* **EXTRAIT DU DOCUMENT**:
>>>

Scolarité et discriminations liées à l’état de santé

Scolarité et discriminations liées à l’état de santé

Ainsi que nous le rappelions la semaine passée dans notre article sur le handicap et la discrimination en milieu scolaire, en 2014, 34,1% des réclamations reçues par le Défenseur des droits concernaient des cas de discrimination liée au handicap et à l’état de santé. Nous avons vu que les familles dont les enfants sont en situation de handicap doivent se battre au quotidien pour leur permettre de suivre une scolarité la plus normale possible.

Cependant les cas de discrimination plus ou moins explicites peuvent également concerner des élèves ne présentant pas à proprement parler de handicap mais un état de santé qui demande une attention et une prise en charge particulières. Là encore, l’école de la République peut chercher à se dédouaner de ses responsabilités vis-à-vis de ces élèves, en appliquant avec trop de parcimonie la loi de 2005 pour l’égalité des droits et des chances.

<<<

* **MATÉRIEL FOURNI**:
>>>

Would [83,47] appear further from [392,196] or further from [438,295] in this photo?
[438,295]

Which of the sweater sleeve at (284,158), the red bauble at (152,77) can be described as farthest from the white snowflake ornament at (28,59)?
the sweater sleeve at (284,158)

<<<

* **TRAVAIL DEMANDÉ**:
[1] D'après l'extrait sur la scolarité et les discriminations liées à l'état de santé, dans quel but les familles d'enfants en situation de handicap doivent-elles se battre au quotidien ? Répondez en une à trois phrases.
[2] Recopiez fidèlement tout le passage de l'extrait, depuis « Cependant les cas » jusqu'à « et des chances. ».
Le matériel fourni est indépendant de l'extrait.

* **CORRIGÉ DES EXERCICES**:
[1] Ces familles doivent se battre au quotidien pour permettre à leurs enfants de suivre une scolarité la plus normale possible.

[2]
Cependant les cas de discrimination plus ou moins explicites peuvent également concerner des élèves ne présentant pas à proprement parler de handicap mais un état de santé qui demande une attention et une prise en charge particulières. Là encore, l’école de la République peut chercher à se dédouaner de ses responsabilités vis-à-vis de ces élèves, en appliquant avec trop de parcimonie la loi de 2005 pour l’égalité des droits et des chances.